## Given exercise
Put the rows from the very first line through the line containing "Answer: point 173,295, point" into a Markdown table with the columns Number and Line. Number each line and leave out blank ones.

## Supplied data

#####

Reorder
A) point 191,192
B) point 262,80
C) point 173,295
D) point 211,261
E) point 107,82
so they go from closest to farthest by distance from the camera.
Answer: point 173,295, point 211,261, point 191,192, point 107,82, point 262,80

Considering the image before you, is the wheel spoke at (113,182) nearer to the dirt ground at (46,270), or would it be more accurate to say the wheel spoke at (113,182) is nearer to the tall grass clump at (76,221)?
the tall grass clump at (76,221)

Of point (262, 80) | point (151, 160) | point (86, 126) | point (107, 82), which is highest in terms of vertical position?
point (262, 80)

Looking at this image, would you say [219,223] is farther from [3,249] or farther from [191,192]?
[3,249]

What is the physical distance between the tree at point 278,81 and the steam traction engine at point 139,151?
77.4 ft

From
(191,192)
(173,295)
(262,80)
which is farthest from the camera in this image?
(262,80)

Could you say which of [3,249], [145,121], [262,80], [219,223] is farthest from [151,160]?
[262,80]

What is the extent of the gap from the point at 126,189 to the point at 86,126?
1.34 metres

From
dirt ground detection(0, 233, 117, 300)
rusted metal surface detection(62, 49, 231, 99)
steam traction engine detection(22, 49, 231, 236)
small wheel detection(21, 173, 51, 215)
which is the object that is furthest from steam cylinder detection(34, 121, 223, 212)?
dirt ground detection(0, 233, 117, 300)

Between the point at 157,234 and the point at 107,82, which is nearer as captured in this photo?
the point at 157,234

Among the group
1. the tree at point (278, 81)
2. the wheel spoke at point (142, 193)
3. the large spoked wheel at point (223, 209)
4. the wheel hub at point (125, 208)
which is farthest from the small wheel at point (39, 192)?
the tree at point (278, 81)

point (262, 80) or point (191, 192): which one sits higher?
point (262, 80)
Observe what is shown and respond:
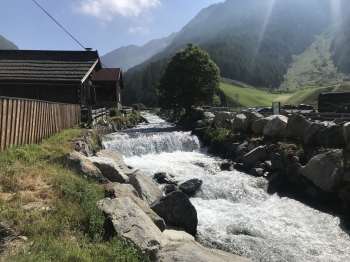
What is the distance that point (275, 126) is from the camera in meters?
19.7

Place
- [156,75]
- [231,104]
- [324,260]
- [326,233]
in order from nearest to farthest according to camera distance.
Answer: [324,260] → [326,233] → [231,104] → [156,75]

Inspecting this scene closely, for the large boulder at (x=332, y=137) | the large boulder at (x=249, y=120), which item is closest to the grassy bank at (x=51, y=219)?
the large boulder at (x=332, y=137)

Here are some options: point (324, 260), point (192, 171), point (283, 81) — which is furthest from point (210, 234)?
point (283, 81)

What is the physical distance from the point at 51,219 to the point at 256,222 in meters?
7.61

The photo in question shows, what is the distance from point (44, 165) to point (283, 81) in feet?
682

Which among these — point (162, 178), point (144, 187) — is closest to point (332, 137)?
point (162, 178)

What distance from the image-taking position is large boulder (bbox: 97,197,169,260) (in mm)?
5680

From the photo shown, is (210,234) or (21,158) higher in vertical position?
(21,158)

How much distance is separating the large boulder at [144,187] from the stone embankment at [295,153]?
21.5 ft

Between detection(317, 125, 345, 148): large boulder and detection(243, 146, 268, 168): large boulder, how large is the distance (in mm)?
3484

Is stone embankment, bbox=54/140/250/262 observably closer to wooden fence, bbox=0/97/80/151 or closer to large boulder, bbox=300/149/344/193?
wooden fence, bbox=0/97/80/151

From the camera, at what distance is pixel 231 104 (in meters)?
98.7

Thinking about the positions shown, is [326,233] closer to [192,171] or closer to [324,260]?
[324,260]

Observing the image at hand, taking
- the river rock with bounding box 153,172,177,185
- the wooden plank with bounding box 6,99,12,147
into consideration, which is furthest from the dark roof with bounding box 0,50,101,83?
the wooden plank with bounding box 6,99,12,147
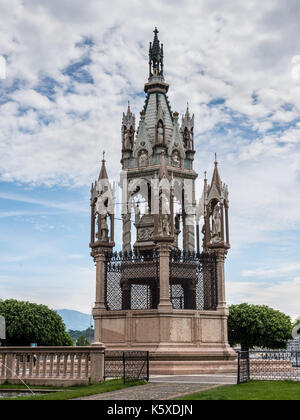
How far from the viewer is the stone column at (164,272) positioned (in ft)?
83.7

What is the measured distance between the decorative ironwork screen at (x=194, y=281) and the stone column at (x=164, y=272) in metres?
A: 1.08

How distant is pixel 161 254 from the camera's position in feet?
85.8

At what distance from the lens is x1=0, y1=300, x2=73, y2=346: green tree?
155 ft

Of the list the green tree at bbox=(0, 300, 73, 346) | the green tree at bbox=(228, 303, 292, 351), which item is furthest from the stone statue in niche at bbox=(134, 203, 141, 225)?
the green tree at bbox=(228, 303, 292, 351)

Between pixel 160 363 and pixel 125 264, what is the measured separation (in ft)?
18.7

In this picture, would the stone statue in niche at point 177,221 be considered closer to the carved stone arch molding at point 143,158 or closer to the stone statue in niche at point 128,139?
the carved stone arch molding at point 143,158

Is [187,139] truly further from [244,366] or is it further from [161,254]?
[244,366]

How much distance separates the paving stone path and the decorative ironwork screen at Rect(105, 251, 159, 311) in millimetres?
10537

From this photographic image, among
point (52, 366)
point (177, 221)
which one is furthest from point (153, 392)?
point (177, 221)

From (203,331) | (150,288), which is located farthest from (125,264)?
(203,331)

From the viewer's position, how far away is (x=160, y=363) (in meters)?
24.1

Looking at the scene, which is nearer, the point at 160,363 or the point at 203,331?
the point at 160,363

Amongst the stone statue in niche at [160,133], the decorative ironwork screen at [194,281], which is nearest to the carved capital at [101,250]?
the decorative ironwork screen at [194,281]
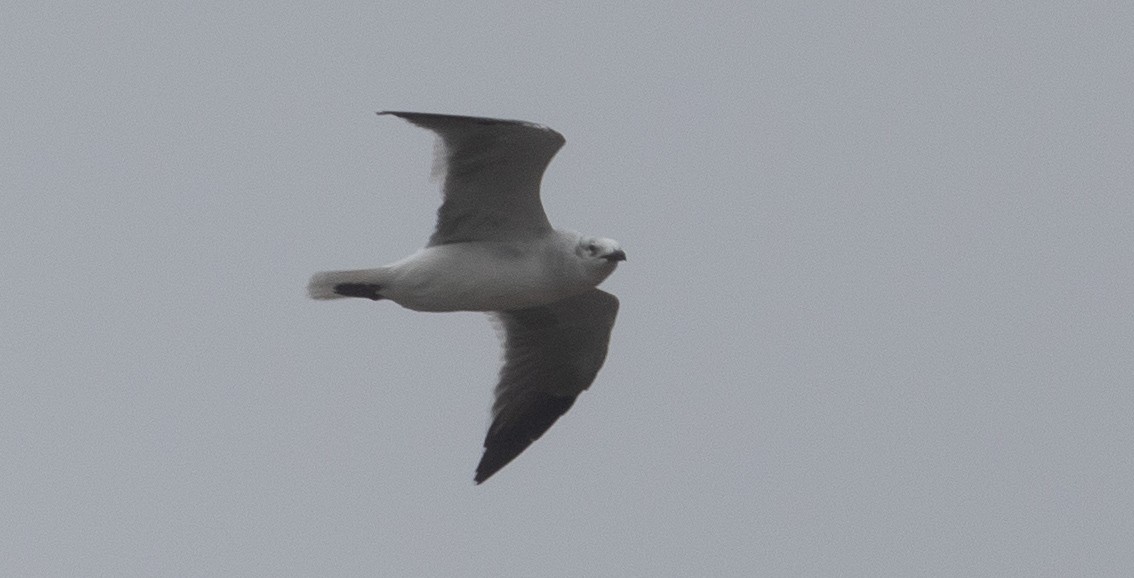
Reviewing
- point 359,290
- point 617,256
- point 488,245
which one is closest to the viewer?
point 617,256

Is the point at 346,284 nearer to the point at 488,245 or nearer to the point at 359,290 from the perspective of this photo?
the point at 359,290

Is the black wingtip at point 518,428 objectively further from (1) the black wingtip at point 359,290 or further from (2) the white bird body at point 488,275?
(1) the black wingtip at point 359,290

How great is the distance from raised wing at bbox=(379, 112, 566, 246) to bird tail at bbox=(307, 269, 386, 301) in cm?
51

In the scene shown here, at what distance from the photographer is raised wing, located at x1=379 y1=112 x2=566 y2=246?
1358 cm

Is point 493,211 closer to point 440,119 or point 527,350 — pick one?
point 440,119

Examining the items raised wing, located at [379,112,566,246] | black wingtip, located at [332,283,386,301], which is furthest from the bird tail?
raised wing, located at [379,112,566,246]

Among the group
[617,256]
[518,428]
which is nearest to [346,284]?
[617,256]

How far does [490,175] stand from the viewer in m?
14.1

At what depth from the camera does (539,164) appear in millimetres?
13914

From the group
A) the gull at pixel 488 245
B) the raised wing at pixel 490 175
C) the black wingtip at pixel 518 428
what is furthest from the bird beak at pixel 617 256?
the black wingtip at pixel 518 428

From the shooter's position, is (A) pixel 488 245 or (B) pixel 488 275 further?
(A) pixel 488 245

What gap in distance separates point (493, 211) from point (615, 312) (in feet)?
6.04

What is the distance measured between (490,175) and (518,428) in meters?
3.08

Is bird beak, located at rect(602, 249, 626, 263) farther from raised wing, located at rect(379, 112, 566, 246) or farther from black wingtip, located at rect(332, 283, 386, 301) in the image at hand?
black wingtip, located at rect(332, 283, 386, 301)
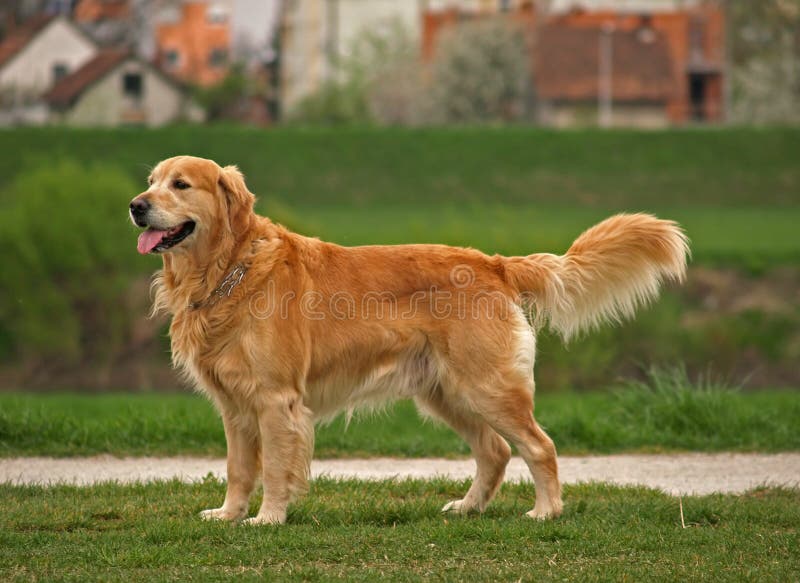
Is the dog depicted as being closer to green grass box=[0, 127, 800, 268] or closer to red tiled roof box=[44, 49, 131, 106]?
green grass box=[0, 127, 800, 268]

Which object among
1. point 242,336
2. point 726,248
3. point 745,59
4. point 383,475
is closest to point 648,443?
Answer: point 383,475

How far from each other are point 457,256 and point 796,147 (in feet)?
125

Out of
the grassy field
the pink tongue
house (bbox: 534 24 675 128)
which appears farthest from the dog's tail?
house (bbox: 534 24 675 128)

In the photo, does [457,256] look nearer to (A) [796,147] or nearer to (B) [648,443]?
(B) [648,443]

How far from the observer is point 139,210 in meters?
6.91

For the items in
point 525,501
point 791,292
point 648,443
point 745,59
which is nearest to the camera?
point 525,501

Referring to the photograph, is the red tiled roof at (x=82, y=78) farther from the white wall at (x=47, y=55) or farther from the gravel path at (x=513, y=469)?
the gravel path at (x=513, y=469)

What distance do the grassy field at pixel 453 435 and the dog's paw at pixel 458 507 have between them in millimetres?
2445

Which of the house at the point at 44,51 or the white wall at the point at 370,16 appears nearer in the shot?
the house at the point at 44,51

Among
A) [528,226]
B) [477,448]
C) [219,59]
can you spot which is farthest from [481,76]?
[477,448]

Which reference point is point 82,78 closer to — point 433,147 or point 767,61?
point 433,147

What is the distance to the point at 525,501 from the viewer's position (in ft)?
26.7

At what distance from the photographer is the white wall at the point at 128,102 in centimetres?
5403

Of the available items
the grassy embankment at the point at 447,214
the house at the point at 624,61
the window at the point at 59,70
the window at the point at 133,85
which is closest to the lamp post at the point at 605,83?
the house at the point at 624,61
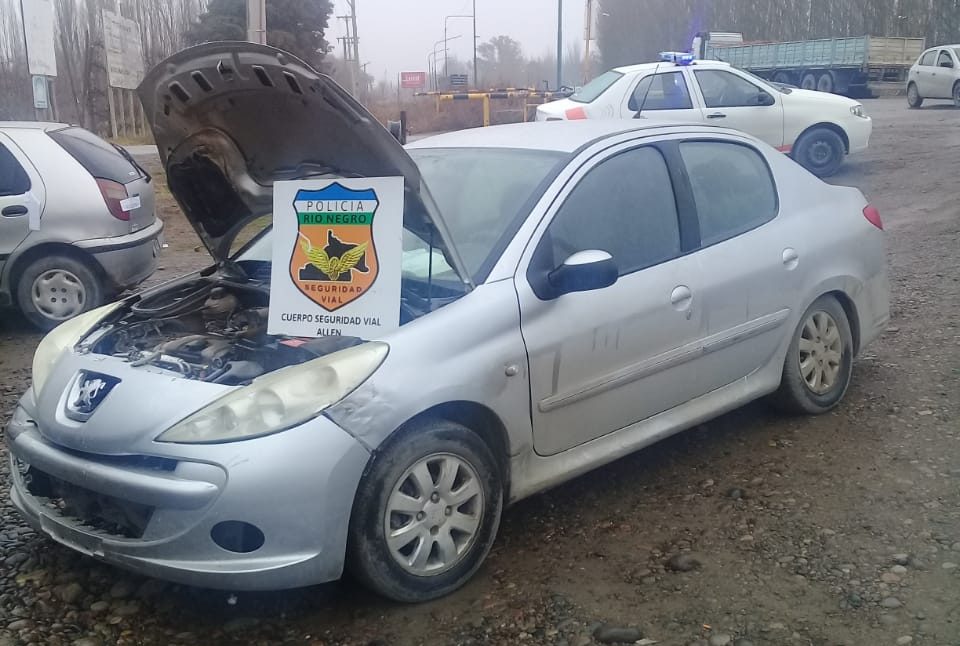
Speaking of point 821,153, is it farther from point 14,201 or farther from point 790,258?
point 14,201

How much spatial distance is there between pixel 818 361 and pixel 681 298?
117cm

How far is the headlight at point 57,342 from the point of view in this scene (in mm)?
3514

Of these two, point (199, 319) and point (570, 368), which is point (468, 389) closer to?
point (570, 368)

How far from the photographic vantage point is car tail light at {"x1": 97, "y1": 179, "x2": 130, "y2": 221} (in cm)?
699

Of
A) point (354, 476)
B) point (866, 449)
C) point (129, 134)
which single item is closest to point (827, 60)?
point (129, 134)

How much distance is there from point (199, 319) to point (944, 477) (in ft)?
10.6

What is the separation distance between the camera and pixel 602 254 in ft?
11.3

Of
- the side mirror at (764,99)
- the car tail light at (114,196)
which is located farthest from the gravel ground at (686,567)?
the side mirror at (764,99)

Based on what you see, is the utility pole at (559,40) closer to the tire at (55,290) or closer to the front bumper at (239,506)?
the tire at (55,290)

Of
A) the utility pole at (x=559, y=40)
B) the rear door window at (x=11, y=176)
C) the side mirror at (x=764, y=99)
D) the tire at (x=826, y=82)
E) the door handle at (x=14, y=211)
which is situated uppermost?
the utility pole at (x=559, y=40)

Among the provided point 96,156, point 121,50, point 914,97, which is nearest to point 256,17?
point 96,156

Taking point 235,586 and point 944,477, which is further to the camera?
point 944,477

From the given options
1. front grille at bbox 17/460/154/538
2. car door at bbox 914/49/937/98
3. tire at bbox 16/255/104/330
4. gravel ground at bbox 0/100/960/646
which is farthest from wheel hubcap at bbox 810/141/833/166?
car door at bbox 914/49/937/98

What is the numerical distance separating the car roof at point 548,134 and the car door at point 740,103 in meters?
7.82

#####

## Complete output
| Number | Line |
|---|---|
| 1 | Reorder |
| 2 | A) point 191,192 |
| 3 | B) point 262,80 |
| 4 | C) point 173,295 |
| 5 | D) point 211,261 |
| 6 | E) point 107,82 |
| 7 | so they go from closest to farthest by distance from the camera. |
| 8 | Answer: point 173,295, point 211,261, point 191,192, point 107,82, point 262,80 |